O ministro da Administração Interna, Miguel Macedo, disse esta quarta-feira que não vão encerrar as 11 esquadras propostas pela PSP para a área de Lisboa, explicando que foi um projeto inicial da Polícia para a reforma do dispositivo.

«Esse foi o ponto de partida e um projeto técnico elaborada pela PSP, nunca fizemos finca pé na questão do número de esquadras, fazemos fica pé nos princípios que estruturam esta alteração e esta reforma¿, disse Miguel Macedo aos jornalistas, no final do ciclo de conferências ¿Segurança e Desenvolvimento» promovido pela GNR e no qual foi hoje orador o presidente da Câmara Municipal de Lisboa.
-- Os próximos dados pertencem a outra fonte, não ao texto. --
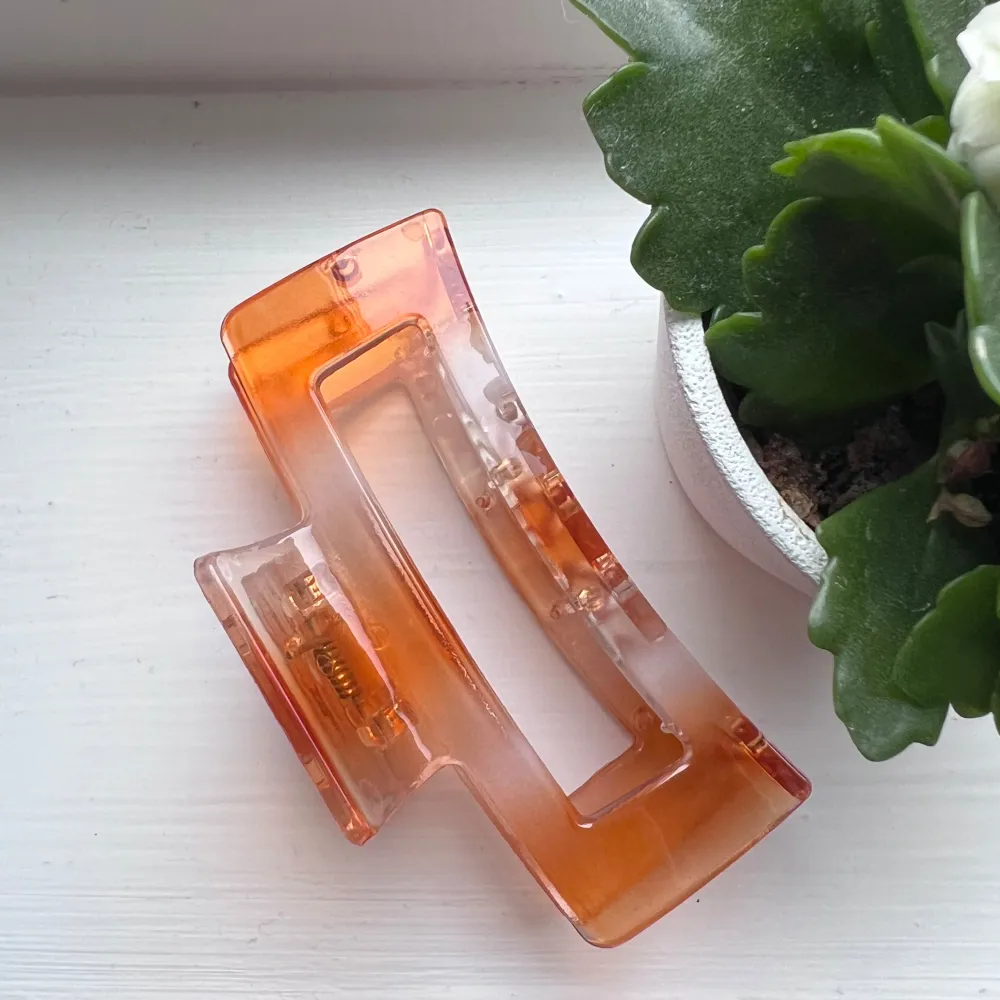 Snygg och stilren hårklämma i transparent orange plast. Perfekt för att hålla håret på plats med en modern touch. Klämman har en rektangulär form och är lätt att använda. Använd en handfull gånger 🧡 Storlek: 9cm lång. Asusteet.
O ministro da Administração Interna adiantou que o Governo tem trabalhado com os órgãos autárquicos, designadamente juntas de freguesia e câmara municipal, destacando que se têm encontrado «boas soluções».

Para o Comando Metropolitano de Lisboa, a PSP propõe, no seu projeto inicial, o encerramento de 11 esquadras e a abertura de dois Serviços de Atendimento Partilhado e de Policiamento de Proximidade (SAPPP).
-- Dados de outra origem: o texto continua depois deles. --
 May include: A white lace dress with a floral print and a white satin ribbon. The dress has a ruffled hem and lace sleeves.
«Não serão 11, mas se forem oito ou nove, não há drama de maior», afirmou Miguel Macedo, sublinhando que o objetivo da reforma é melhorar o dispositivo policial e «redimensionar as divisões da PSP na área metropolitana de Lisboa».

Para o ministro, este processo é «gradual e faseado», não se tratando apenas do fecho de esquadras, existindo também a abertura de instalações policiais.
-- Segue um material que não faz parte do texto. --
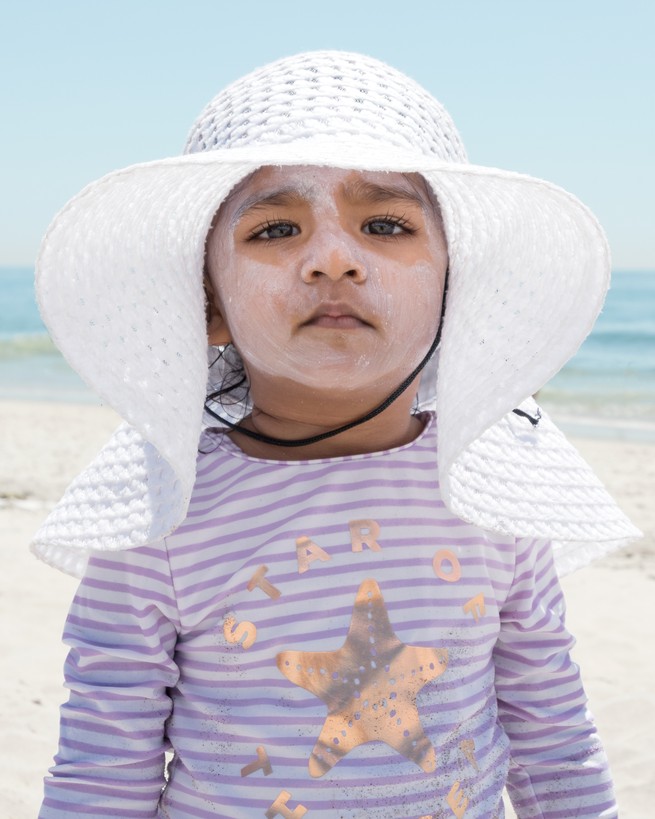 A child in a white hat with lots of sunscreen on her face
Sobre a freguesia de Carnide, Miguel Macedo disse que existem nesta zona da cidade de Lisboa três instalações policiais, sendo um dos casos que ainda está a ser «ultimado e ajustado».

A Junta de Freguesia de Carnide convocou para esta quarta-feira uma concentração em frente ao Ministério da Administração Interna (MAI), às 15:45, contra a proposta da PSP de encerrar duas das esquadras daquela freguesia.

Para o presidente da Câmara Municipal de Lisboa, António Costa, a questão não é saber se a cidade «vai ter mais ou menos esquadras a encerrar», mas sim se vai ter «melhor segurança» na cidade de Lisboa, que passa por «uma boa combinação entre os efetivos disponibilizados para o policiamento de rua e número de esquadras».

«A segurança não se mede em número de esquadras, mede-se em policiamento efetivo na rua», cita a Lusa.